13) Are centralized resources expected even for a single-condition project?
Yes. Even for a single-condition project, the FOA describes a centralized approach as expected to unify operational, technical, and analytic work so the biomarker or biosignature is built on reproducible foundations.
14) What team structure does NIH expect for single-condition projects?
Even when limited to one pain condition, NIH is still looking for MPI-led teams. In that context, the MPI structure is meant to reflect cross-functional expertise needed for biomarker or biosignature development.
15) What types of expertise are implied for MPI-led teams?
The FOA description points to multidisciplinary needs such as clinical pain expertise plus complementary strengths in biostatistics, computational modeling and machine learning (for signature development), assay development or bioinformatics (for omics), neurophysiology (for EEG-based measures), digital health analytics (for wearable or smartphone-derived metrics), and clinical trial operations (for implementation).
16) What funding mechanism is used for this opportunity?
This is an NIH cooperative agreement using the UG3/UH3 mechanism, and it is labeled “Clinical Trial Optional.”
17) What does it mean that this is a cooperative agreement?

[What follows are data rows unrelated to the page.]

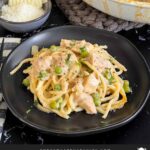 Chicken tetrazzini in a white baking dish with a serving on a dark plate.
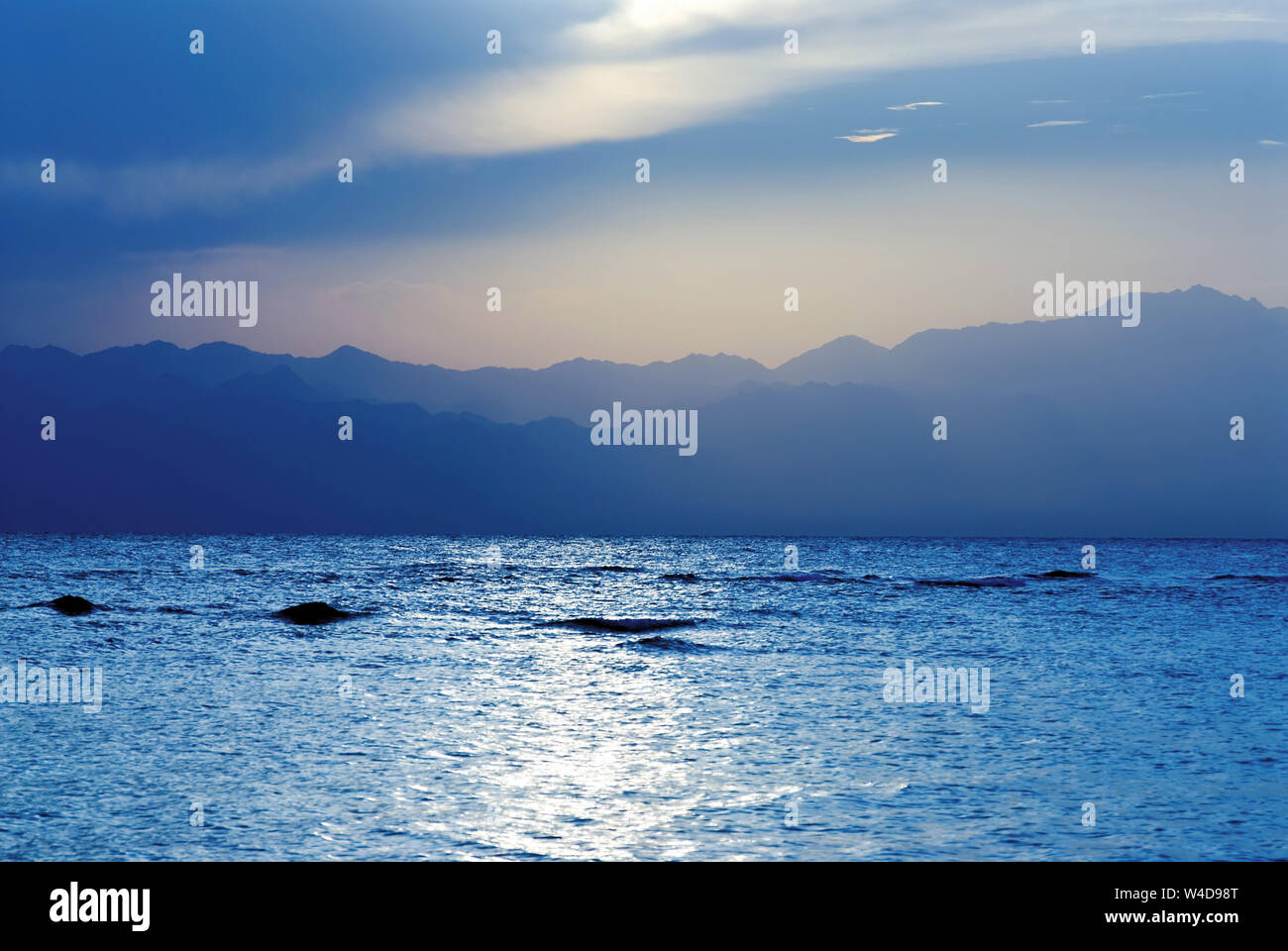 Coucher du soleil en mer contre misty côte, golfe d'Aqaba, l'Égypte Banque D'Images
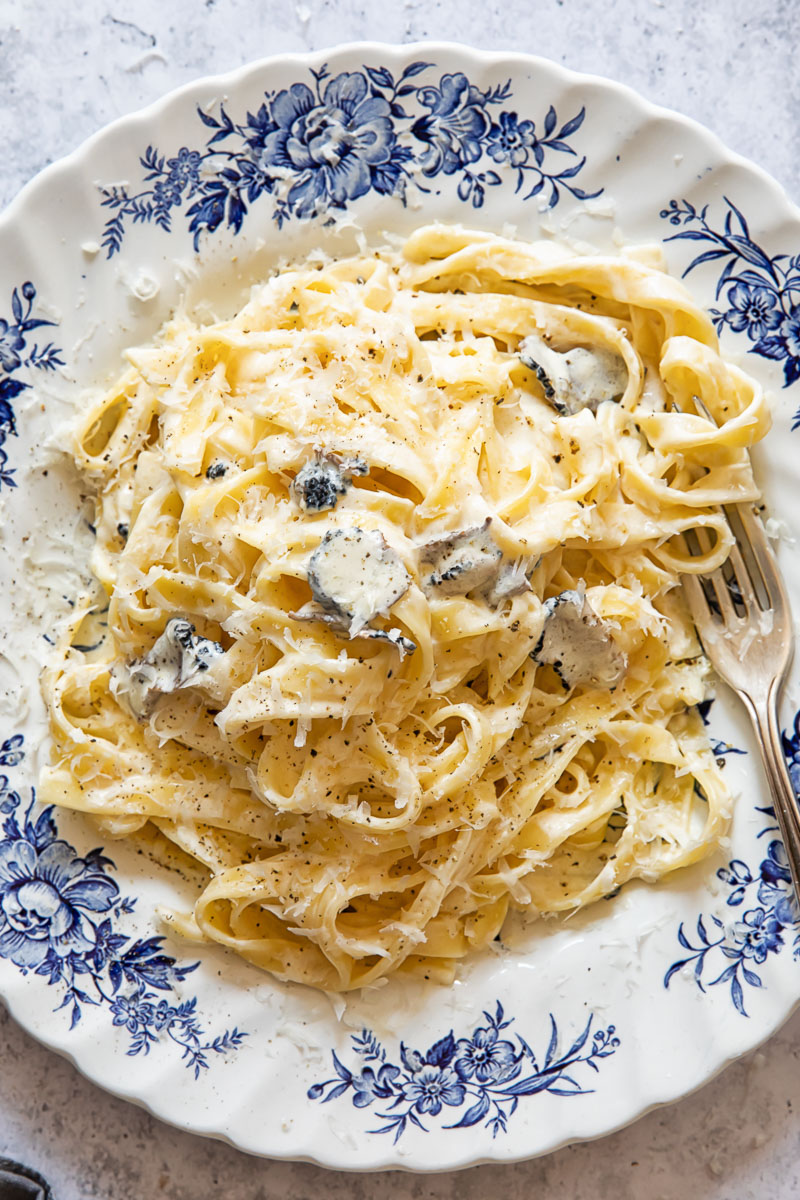 Top down view of tagliatelle pasta with truffle sauce on a plate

Cooperative agreements generally involve substantial NIH programmatic involvement compared with standard grants. The description notes expectations such as active coordination, milestone oversight, and collaborative expectations.
18) What does UG3/UH3 imply about project structure?
The UG3/UH3 structure commonly supports a phased project, with an initial stage for planning, set-up, and early feasibility work, followed by a later stage. Progression is typically tied to meeting predefined milestones, with go/no-go decision points consistent with a phased cooperative agreement model.
19) Does this FOA require a clinical trial?
The FOA is labeled “Clinical Trial Optional,” indicating that a clinical trial is not necessarily required in every application under this opportunity, based on the information provided.
20) Who is eligible to apply?
Eligibility is broad and includes many organization types. The listed eligible applicants include state, county, and municipal governments; special district governments; independent school districts; public and private institutions of higher education; federally recognized tribal governments and other tribal organizations; public housing authorities; nonprofits (with or without 501(c)(3) status); for-profit organizations (other than small businesses) as well as small businesses; and other entities.
21) Are minority-serving institutions and community-based organizations included in eligibility?
Yes. The FOA highlights eligible categories such as Alaska Native and Native Hawaiian Serving Institutions, AANAPISIs, Hispanic-serving Institutions, HBCUs, TCCUs, and faith-based or community-based organizations.
22) Can non-U.S. entities apply?
Yes. The eligibility list includes non-U.S. (foreign) entities, as well as U.S. territories or possessions.
23) What types of pain therapeutics is NIH targeting?
The FOA is centered on Phase II trials for non-opioid pain therapeutics, with biomarkers intended to improve how these trials identify responders and track treatment effects.
24) What makes an application aligned with NIH’s priorities in this FOA?
Based on the description, aligned applications are clinically grounded and directly link candidate biomarkers or biosignatures to treatment response. They emphasize rigor, standardization, and centralized coordination, and they are structured to produce measures that can be deployed in Phase II trials to improve participant selection, endpoints, and interpretability.